◆ Assignment 1 ◆
Return the passage from the health foods article below word for word. Begin at the words "Here is her" and stop after "honey or agave.".
◆ Assignment 2 ◆
Answer these questions using the health foods article below:
(a) On which program did Maya Feller break down the pros and cons of trendy health foods?
(b) What three things are acai berries packed with?
(c) How much sugar may some acai bowls contain?

◆ Text block ◆
╔══

It can be difficult to navigate through the ever-changing world of trendy health foods, and know what is actually good for your body.
Registered dietitian nutritionist Maya Feller broke down the pros and cons live on "Good Morning America" today, for some of the most hyped-up foods that you may have seen taking over your social media feeds.
Here is her roundup of what to know about some of the trendiest health foods out there, and her tips for how to enjoy them while reaping their full nutritional benefits.
Acai berries alone are a great addition to your diet, according to Feller. The berries are packed with Vitamin A, fiber and mono-saturated fatty acids.
Some acai bowls can be packed with huge amounts of sugar--some bowls may even contain upwards of 50 grams--from the pureed acai berry, additional fruit toppings, granola and even honey or agave.

╚══

◆ Data extract ◆
╔══

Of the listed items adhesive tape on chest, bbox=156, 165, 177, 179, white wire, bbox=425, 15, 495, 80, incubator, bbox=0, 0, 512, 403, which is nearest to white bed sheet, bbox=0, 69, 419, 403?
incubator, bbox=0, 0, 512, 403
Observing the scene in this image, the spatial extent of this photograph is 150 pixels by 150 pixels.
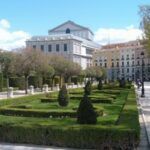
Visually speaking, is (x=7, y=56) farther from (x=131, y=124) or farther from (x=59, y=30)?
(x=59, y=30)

╚══
╔══

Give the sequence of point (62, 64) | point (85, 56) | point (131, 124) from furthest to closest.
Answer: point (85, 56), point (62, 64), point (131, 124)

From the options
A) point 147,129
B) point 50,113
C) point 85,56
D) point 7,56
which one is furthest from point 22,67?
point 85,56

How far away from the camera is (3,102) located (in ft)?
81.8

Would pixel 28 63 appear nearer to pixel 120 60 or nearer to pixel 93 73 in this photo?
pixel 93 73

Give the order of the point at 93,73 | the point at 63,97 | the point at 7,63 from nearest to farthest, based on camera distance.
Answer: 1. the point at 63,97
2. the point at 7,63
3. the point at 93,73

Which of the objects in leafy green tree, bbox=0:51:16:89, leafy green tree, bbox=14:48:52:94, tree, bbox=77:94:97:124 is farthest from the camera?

╚══

◆ Exercise result 1 ◆
Here is her roundup of what to know about some of the trendiest health foods out there, and her tips for how to enjoy them while reaping their full nutritional benefits.
Acai berries alone are a great addition to your diet, according to Feller. The berries are packed with Vitamin A, fiber and mono-saturated fatty acids.
Some acai bowls can be packed with huge amounts of sugar--some bowls may even contain upwards of 50 grams--from the pureed acai berry, additional fruit toppings, granola and even honey or agave.

◆ Exercise result 2 ◆
(a) "Good Morning America"
(b) Vitamin A, fiber and mono-saturated fatty acids
(c) Upwards of 50 grams